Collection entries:
[Start of Attachment]
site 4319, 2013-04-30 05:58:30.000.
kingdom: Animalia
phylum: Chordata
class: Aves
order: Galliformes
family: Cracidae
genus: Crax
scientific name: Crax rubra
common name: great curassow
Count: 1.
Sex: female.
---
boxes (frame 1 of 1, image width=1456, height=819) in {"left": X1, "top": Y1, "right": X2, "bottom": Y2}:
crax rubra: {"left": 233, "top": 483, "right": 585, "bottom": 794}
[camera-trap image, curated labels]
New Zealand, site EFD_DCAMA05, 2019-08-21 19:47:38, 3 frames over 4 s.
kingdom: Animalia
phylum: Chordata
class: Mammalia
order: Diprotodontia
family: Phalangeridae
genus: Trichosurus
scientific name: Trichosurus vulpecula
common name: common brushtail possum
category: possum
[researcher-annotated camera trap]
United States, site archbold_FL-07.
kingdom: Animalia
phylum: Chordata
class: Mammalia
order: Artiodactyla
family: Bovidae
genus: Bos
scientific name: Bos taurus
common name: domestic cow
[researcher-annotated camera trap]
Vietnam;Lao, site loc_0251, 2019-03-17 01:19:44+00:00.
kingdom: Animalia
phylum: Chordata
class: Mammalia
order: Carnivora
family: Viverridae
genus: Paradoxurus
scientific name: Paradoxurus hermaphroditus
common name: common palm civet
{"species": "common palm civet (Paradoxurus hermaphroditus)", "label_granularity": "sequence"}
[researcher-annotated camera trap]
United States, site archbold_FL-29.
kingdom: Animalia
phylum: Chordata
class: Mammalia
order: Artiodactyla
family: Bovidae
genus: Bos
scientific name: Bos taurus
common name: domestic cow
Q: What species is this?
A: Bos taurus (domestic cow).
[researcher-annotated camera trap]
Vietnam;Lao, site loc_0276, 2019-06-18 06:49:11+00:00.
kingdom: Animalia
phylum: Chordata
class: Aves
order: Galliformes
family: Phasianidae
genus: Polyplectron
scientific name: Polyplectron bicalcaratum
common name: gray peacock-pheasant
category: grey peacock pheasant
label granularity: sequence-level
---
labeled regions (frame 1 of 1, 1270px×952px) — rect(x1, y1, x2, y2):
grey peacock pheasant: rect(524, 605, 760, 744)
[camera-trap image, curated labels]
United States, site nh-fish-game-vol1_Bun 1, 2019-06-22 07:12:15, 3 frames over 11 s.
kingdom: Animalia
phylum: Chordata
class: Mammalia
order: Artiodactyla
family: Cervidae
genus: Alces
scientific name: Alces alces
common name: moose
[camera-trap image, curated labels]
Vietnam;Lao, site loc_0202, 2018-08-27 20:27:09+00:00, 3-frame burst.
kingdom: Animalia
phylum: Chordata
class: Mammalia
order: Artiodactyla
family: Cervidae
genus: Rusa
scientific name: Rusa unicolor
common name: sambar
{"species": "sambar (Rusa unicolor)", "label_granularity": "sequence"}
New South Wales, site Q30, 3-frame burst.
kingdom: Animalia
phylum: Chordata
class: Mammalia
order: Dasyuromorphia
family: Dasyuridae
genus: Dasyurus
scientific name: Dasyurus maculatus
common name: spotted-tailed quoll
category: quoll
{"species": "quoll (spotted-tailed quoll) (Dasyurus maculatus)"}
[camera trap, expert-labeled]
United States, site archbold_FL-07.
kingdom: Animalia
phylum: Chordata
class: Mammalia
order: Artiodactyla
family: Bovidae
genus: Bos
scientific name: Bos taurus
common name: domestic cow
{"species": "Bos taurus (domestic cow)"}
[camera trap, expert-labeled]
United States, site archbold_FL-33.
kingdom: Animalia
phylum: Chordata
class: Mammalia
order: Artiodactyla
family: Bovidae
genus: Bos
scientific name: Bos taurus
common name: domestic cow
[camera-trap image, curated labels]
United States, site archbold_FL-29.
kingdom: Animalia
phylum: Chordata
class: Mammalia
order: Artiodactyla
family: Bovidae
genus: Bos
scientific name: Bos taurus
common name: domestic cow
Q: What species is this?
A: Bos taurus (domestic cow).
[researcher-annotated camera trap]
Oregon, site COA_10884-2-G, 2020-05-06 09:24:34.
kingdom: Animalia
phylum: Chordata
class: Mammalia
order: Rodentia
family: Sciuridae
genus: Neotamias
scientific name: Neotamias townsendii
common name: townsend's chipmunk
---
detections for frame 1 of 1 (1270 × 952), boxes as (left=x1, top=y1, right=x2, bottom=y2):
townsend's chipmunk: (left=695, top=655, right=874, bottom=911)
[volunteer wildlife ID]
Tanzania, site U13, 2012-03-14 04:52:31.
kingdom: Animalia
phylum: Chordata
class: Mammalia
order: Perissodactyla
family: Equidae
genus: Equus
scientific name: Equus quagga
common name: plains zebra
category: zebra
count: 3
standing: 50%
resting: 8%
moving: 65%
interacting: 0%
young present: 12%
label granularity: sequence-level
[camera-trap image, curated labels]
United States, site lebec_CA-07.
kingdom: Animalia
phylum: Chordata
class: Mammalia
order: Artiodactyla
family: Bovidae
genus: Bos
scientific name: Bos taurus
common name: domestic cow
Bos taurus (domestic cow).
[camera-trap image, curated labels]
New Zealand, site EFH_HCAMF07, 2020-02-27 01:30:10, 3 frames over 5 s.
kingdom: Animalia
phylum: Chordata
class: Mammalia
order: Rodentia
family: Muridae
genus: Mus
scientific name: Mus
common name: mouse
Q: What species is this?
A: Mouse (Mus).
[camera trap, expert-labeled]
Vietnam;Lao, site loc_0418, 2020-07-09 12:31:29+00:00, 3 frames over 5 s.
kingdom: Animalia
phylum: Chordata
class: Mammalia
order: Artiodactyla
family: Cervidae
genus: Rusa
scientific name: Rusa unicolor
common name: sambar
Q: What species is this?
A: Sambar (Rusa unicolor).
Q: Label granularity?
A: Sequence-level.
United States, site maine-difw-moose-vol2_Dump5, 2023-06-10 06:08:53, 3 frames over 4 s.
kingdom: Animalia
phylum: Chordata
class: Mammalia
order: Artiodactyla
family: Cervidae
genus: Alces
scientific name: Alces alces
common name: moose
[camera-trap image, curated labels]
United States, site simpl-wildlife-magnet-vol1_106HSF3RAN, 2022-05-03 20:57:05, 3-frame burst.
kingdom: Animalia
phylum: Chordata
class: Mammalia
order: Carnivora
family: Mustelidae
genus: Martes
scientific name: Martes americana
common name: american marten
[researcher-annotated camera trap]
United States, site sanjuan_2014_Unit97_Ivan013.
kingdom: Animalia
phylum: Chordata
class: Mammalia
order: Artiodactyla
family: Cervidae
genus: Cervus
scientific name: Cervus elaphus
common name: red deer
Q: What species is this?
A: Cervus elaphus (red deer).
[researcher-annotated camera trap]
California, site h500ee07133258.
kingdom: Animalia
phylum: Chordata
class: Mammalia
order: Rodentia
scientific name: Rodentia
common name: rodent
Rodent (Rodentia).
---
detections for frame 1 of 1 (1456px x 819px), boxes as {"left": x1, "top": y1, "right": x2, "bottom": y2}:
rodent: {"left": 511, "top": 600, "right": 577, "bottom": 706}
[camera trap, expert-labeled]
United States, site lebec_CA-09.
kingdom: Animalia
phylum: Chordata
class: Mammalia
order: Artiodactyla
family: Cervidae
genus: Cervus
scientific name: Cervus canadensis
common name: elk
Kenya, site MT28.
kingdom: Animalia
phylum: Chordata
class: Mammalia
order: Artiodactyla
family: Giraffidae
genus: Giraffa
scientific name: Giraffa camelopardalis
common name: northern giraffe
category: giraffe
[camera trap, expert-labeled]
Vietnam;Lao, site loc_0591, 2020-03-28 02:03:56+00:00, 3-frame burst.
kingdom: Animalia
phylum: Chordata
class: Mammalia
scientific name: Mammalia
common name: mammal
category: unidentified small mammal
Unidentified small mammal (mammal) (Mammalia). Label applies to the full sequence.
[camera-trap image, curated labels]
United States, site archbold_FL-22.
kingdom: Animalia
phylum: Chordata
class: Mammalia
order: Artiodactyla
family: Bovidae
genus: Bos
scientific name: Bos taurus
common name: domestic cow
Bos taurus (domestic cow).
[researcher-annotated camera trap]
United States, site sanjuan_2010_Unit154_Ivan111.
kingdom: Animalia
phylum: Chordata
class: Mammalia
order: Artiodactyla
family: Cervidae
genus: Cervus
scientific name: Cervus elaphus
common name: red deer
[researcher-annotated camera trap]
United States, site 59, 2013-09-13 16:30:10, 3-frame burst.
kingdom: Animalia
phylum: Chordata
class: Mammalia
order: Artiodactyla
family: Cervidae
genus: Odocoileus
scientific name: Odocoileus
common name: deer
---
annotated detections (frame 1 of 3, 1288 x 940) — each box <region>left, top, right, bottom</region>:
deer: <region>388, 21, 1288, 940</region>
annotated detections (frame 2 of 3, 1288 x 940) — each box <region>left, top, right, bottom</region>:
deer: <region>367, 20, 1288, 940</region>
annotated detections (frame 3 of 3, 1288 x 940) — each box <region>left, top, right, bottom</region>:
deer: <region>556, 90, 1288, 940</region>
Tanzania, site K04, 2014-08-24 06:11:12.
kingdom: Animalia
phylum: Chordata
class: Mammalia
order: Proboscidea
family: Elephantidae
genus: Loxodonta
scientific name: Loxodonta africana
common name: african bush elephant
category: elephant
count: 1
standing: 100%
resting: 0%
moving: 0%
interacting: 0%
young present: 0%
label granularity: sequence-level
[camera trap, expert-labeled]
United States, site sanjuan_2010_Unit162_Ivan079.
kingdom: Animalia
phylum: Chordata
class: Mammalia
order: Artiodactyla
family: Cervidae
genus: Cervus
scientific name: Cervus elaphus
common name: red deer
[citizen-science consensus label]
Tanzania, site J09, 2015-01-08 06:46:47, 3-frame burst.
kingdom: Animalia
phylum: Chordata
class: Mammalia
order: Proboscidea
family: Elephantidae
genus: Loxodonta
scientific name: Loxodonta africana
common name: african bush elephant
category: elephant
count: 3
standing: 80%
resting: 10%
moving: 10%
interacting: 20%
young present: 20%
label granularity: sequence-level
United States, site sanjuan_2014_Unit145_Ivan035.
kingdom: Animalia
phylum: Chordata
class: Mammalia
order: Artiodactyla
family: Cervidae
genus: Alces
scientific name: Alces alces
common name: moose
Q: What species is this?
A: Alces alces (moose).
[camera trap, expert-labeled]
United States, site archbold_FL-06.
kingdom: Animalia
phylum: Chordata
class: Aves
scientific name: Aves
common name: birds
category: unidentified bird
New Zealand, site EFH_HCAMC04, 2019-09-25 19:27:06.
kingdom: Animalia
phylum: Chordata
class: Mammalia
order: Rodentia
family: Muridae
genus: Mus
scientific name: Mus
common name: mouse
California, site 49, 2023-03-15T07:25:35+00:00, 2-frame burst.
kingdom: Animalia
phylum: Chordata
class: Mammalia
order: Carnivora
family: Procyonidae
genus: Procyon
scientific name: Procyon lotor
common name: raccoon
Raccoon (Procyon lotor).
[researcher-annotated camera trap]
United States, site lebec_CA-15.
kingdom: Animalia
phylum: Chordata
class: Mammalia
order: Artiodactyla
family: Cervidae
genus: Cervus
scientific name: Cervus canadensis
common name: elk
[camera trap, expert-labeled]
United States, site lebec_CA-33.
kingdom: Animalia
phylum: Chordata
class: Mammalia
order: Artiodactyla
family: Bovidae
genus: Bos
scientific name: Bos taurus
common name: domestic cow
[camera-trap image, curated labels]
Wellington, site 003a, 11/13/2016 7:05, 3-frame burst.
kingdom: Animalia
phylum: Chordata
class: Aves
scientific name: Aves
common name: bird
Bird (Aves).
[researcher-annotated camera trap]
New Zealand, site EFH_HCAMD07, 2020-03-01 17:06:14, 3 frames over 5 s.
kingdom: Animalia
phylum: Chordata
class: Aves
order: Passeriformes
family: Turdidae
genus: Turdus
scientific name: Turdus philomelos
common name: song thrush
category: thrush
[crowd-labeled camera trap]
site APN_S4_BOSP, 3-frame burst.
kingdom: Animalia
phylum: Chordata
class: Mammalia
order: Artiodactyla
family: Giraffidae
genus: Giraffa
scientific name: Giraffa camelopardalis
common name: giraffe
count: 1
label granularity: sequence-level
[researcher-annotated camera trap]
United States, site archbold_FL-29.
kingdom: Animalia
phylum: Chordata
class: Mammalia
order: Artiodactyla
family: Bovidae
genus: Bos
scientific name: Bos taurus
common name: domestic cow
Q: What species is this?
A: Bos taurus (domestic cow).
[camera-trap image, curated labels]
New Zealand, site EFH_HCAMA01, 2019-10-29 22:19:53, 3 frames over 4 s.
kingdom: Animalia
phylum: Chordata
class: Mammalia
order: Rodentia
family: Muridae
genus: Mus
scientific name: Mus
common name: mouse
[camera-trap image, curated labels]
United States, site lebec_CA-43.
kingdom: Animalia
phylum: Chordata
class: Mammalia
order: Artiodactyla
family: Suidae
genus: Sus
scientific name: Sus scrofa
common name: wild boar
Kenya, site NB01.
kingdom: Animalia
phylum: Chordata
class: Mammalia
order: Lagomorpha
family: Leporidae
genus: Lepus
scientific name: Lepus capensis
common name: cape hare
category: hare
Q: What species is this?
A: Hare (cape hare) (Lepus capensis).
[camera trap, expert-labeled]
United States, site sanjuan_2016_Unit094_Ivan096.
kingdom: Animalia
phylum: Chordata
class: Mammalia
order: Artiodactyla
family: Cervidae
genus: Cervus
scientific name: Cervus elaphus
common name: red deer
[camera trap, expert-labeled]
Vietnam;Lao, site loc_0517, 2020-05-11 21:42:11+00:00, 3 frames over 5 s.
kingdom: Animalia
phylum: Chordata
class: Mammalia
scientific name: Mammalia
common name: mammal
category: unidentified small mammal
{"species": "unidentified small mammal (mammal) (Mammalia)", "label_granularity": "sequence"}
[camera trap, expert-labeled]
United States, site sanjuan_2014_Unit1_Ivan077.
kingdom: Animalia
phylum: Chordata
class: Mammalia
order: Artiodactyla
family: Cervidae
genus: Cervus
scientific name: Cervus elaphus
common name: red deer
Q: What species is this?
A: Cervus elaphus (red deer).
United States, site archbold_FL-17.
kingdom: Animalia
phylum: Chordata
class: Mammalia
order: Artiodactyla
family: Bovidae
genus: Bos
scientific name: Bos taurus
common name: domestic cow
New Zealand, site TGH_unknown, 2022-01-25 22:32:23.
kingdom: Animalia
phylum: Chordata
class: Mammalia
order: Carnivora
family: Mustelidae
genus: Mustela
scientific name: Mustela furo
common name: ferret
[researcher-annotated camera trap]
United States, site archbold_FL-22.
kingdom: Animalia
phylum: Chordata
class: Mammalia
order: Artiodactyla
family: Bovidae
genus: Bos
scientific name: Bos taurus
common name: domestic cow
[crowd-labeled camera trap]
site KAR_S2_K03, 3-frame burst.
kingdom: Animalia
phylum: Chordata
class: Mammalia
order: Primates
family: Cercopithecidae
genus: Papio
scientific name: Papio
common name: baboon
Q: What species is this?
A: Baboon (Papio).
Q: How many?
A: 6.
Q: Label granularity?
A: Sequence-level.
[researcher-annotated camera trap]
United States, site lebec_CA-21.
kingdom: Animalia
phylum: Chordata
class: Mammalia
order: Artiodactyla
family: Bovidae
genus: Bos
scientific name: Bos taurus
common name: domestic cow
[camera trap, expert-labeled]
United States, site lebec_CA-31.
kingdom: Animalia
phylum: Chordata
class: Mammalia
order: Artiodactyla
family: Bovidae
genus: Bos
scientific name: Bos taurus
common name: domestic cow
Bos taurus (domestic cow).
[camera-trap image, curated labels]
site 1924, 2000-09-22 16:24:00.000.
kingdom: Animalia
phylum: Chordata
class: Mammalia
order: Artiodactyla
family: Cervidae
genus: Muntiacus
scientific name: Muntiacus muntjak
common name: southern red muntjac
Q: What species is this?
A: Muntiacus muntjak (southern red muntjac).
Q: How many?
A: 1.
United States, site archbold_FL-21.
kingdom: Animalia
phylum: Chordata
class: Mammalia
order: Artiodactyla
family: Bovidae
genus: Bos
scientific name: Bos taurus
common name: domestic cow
[End of Attachment]
**Aim of the task**.
Once the line containing "family: Phalangeridae" has been written out, please stop; every line before it, back to the first line of the records above, should be given exactly.

**Finished exercise**.
site 4319, 2013-04-30 05:58:30.000.
kingdom: Animalia
phylum: Chordata
class: Aves
order: Galliformes
family: Cracidae
genus: Crax
scientific name: Crax rubra
common name: great curassow
Count: 1.
Sex: female.
---
boxes (frame 1 of 1, image width=1456, height=819) in {"left": X1, "top": Y1, "right": X2, "bottom": Y2}:
crax rubra: {"left": 233, "top": 483, "right": 585, "bottom": 794}
[camera-trap image, curated labels]
New Zealand, site EFD_DCAMA05, 2019-08-21 19:47:38, 3 frames over 4 s.
kingdom: Animalia
phylum: Chordata
class: Mammalia
order: Diprotodontia
family: Phalangeridae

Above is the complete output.